Yes, this is a major concern for dedicated fish keepers. They don’t want their fish to run out of food or die.

Well, the solution is pretty simple.

Install some edible plants in your aquarium.

The fish will not only survive but they will also thrive. Giving them natural food is always better than offering them commercially processed food.

Most floating plants also serve as nutritious greens, so, in a way, you will be giving your fish an ample amount of food. In this way, they will never starve.

How Do You Grow Floating Aquarium Plants?

Most floating aquarium plants have a fast growth rate. Therefore, you can always use them as an additional source of food for your fish.

For example, if you have goldfish or African Rift Lake cichlids, you can use floaters such as duckweed without any problems.

The fish will certainly eat a large amount of duckweed, but the rapid growth rate of this plant will balance the number out.
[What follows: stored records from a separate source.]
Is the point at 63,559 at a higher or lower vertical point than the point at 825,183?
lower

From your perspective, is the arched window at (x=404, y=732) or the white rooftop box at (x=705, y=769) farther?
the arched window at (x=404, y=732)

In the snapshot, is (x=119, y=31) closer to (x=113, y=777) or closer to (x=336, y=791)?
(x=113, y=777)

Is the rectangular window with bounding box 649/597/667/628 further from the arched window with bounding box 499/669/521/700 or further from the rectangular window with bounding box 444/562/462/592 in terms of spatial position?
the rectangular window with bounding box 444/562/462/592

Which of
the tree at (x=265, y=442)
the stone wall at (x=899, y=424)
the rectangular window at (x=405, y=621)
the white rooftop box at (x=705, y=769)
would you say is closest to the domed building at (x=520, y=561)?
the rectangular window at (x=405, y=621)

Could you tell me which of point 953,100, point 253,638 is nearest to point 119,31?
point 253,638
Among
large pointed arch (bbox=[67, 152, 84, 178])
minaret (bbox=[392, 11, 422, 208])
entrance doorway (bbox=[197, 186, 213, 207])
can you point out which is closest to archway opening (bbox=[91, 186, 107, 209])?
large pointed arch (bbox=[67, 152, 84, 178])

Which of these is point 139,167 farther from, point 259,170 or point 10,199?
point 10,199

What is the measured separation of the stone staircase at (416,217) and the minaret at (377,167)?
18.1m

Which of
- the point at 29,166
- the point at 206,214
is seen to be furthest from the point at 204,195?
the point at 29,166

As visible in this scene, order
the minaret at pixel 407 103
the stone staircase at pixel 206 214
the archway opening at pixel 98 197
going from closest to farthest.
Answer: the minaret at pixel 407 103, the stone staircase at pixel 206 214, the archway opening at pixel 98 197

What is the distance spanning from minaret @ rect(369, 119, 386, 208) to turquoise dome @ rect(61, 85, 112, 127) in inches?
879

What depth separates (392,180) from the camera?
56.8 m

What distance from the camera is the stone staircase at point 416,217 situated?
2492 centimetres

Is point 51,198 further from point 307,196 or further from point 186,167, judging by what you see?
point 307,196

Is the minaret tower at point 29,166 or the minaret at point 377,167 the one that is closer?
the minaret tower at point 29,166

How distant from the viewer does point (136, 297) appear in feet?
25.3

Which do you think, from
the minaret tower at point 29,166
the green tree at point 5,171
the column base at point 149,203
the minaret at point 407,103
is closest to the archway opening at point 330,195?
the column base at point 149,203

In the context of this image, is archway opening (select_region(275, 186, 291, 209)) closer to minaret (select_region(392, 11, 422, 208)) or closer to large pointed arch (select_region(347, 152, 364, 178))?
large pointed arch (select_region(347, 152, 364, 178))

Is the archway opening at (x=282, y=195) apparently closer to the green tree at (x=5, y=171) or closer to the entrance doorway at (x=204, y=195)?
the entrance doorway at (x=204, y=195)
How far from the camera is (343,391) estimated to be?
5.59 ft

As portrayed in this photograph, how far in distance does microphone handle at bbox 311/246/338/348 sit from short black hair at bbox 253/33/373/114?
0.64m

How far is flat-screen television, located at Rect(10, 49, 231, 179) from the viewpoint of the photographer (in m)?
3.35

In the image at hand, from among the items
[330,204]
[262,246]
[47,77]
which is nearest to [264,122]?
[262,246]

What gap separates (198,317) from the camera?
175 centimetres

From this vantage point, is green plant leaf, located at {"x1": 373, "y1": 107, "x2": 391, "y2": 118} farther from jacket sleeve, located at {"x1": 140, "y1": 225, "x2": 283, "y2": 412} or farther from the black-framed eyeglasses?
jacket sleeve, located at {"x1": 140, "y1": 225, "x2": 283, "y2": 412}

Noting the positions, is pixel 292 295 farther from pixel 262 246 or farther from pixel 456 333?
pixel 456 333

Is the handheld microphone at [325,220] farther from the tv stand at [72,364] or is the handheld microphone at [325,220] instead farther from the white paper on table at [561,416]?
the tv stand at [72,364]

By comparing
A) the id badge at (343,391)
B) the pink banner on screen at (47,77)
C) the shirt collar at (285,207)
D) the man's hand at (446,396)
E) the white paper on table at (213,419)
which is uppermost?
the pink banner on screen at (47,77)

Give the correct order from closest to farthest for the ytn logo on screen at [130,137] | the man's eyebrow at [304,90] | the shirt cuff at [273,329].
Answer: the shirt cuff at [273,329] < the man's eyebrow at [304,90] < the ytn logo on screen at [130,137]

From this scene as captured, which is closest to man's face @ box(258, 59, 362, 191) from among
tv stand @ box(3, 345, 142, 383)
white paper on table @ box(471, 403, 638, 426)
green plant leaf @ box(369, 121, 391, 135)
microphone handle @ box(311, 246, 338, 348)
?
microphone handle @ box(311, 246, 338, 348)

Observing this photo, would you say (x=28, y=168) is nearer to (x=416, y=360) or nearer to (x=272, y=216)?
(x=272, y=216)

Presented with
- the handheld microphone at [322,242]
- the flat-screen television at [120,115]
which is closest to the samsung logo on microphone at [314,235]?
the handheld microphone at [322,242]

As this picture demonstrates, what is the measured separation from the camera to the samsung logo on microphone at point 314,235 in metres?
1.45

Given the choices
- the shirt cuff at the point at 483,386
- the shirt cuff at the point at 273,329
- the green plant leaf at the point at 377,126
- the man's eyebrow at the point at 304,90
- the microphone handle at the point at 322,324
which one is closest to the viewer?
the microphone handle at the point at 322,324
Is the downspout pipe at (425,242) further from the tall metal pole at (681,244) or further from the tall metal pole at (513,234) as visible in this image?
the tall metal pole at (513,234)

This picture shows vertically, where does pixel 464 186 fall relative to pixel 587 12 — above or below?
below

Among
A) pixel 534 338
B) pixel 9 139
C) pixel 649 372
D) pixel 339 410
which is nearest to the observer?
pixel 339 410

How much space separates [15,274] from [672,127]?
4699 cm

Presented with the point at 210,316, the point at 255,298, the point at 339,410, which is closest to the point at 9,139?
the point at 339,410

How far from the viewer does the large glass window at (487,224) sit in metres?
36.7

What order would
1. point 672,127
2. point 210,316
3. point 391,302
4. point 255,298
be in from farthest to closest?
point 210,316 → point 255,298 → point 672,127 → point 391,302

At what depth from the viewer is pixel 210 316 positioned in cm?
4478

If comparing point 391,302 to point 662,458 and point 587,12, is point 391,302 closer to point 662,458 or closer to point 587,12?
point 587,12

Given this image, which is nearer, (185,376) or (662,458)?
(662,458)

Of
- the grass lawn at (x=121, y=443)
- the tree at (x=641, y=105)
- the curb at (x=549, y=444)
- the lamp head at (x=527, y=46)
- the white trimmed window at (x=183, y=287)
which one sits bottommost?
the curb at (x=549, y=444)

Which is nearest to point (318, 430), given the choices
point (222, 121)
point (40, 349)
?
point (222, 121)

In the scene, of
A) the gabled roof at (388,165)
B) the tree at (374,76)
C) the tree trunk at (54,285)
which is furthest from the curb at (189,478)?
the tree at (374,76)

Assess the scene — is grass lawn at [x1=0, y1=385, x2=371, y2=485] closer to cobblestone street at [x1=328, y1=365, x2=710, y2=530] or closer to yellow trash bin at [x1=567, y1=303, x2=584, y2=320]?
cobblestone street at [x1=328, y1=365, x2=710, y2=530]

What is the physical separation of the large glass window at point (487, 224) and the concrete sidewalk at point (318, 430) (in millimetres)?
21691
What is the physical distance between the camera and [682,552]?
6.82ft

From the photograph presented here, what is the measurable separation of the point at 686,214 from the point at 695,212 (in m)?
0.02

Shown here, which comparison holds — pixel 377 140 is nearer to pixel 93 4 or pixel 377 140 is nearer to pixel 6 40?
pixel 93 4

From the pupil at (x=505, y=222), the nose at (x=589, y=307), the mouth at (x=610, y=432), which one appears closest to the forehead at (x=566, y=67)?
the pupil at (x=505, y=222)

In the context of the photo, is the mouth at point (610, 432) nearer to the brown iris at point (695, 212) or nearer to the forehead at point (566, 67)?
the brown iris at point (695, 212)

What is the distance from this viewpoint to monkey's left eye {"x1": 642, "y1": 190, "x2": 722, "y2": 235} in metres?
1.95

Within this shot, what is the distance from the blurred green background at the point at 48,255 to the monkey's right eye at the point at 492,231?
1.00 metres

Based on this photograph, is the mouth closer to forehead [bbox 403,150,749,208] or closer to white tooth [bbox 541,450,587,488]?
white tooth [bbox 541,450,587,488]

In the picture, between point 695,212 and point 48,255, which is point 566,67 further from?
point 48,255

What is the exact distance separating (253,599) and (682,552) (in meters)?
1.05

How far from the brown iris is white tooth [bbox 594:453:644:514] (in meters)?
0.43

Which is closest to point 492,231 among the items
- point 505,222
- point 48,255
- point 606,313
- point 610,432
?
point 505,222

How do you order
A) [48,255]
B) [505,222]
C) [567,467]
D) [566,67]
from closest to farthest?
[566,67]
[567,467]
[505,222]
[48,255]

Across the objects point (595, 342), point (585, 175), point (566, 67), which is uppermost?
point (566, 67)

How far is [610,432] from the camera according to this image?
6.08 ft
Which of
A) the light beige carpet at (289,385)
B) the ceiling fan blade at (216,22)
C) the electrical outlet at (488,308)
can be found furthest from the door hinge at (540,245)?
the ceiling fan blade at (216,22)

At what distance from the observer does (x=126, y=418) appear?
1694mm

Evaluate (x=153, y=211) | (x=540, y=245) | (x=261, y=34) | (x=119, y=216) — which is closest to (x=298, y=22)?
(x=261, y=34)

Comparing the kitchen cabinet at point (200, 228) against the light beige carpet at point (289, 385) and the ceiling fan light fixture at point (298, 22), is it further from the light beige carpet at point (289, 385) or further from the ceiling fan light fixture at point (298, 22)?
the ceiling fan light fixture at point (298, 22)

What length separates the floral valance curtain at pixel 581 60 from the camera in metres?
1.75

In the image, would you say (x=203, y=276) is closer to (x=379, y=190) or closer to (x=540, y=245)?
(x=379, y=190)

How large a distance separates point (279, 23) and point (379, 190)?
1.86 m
To grow plants, you require 50 to 100 saplings on the surface. You will need to add some fertilizers according to the specific need of the plants.

Soon, you will see that floaters cover the entire surface.

Conclusion

So, what are the best floating aquarium plants? Based on usability and survivability, I think that the winners are pretty clear.

Of course, duckweed is the best plant when it comes to floaters. It is the most versatile floating plant species.

Second and Third places go to Amazon Frogbit and Water Lettuce, respectively.